When I initially heard about students using ChatGPT for writing assignments, I was surprised. I didn’t think AI had the capability to put something together so intricately, but I was wrong.

With my personal email, I created a ChatGPT account to ask some questions. First, I started off with simple ones — Why is the sky blue? What color is grass? Give me the lyrics to Nicki Minaj’s “Superbass.” 

After it gave completely correct responses, I tried a few more trickier questions — What caused the Russian Revolution? What can an electroencephalogram detect? Write me a letter in Bulgarian.

To my surprise, ChatGPT gave near perfect responses that were eloquent and in great detail.

Now it all makes sense; ChatGPT is every lazy student’s answer to writing an essay or plugging in math problems. Or is it? 

Don’t get me wrong, I understand. I mean, why would anyone want to write about the incredible strength and brutality of the Mongol warriors when they can watch Real Housewives of New Jersey instead? 

Plus, ChatGPT isn’t all bad. Students can use it to summarize a complex topic to have a better understanding of it, or have the site explain how to solve a math problem. 

If used correctly, ChatGPT could be a great study tool to read and review material before a test. 

AI seems great, right? Why should we have to keep writing essays when it could be done for us in a matter of seconds?

The simple answer is because it’s wrong.
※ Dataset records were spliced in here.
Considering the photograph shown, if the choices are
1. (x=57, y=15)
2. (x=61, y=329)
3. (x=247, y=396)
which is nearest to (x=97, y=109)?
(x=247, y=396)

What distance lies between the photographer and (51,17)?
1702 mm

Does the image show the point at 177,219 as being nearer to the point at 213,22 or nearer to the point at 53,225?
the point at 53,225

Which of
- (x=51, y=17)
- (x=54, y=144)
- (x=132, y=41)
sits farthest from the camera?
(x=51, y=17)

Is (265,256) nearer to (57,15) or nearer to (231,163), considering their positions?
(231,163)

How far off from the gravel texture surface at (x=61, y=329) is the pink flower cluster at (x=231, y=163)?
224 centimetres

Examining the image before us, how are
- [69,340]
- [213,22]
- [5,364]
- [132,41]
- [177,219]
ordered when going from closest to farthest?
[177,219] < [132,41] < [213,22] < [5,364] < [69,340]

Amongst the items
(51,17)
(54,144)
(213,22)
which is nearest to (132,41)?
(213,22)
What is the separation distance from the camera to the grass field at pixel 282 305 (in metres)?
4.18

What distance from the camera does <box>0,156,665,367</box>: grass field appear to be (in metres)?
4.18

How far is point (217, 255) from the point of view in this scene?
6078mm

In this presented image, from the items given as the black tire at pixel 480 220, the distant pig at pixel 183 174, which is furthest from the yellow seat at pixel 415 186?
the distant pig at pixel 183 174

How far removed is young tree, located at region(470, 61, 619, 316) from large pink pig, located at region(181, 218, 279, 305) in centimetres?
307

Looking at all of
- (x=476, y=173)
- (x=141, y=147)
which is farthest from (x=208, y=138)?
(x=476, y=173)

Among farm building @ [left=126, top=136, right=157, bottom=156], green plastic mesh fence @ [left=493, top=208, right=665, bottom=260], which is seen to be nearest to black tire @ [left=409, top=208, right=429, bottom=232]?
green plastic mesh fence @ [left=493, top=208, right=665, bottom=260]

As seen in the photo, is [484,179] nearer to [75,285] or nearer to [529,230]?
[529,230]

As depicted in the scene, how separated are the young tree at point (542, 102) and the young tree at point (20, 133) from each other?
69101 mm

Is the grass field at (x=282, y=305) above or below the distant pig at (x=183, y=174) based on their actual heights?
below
While it may not be the same as plagiarizing the work of a real human, using AI generated responses instead of writing an original essay only benefits your grade if either the teacher doesn’t catch you or you can somehow use it during a timed write or a final, which is unlikely.

Academic dishonesty carries serious consequences, something we’ve forgotten about since we became used to asking friends for answers during the pandemic, but we’re back at school and fully in-person now. 

According to the East Penn Code of Conduct, a first offense of plagiarism includes, “no credit given for document presented, extended detention,” and for a second offense, “two extended detentions and no credit given for the document presented.” 

Emmaus, what would you rather do? Spend some time working on an assignment and getting credit for it, or getting one or more extended detentions and no credit at all? 

This is not a student-exclusive issue either. 

As futuristic and dystopian as it sounds, teachers should start checking assignments for AI-generated work as it’s becoming more popular and readily available to students. 

ChatGPT is not blocked on school computers and is fully accessible inside  and outside of school. 

While Schoology has no AI checking technology, Google Classroom provides “originality reports” which can detect plagiarism from an article or AI in a matter of seconds. 

After a while, teachers know how you write, too. It’s not hard to tell when it isn’t your own work. 

It’s unfair to give one student a 10/10 on their completely AI-written assignment and another student a 7/10 for their original work. 

Some of us work hard to write something for a class; don’t be the person who brags about getting a great grade on a DBQ when the entire paper is unoriginal. Not only is it unfair, but it’s obnoxious. 

Writing is difficult. For the longest time, I have loved writing, and I still do, but just because I like it doesn’t mean it’s always easy or always perfect. 

Personally though, I’d rather get a B on an essay that I wrote by myself than an A for something phony. 

We’re getting down to the wire in the school year, and I think I speak for the whole student body when saying I’m ready for summer, but I refuse to turn in a plagiarized paper, and you should too. Summer is right around the corner. We have plenty of sunny days to go outside or stay in and be lazy, but they aren’t quite here yet. 

Be original, be creative, and ask for help on an assignment if you need it. Don’t be the person who gets a detention and a zero because of AI. Detention for plagiarism doesn’t look too appealing.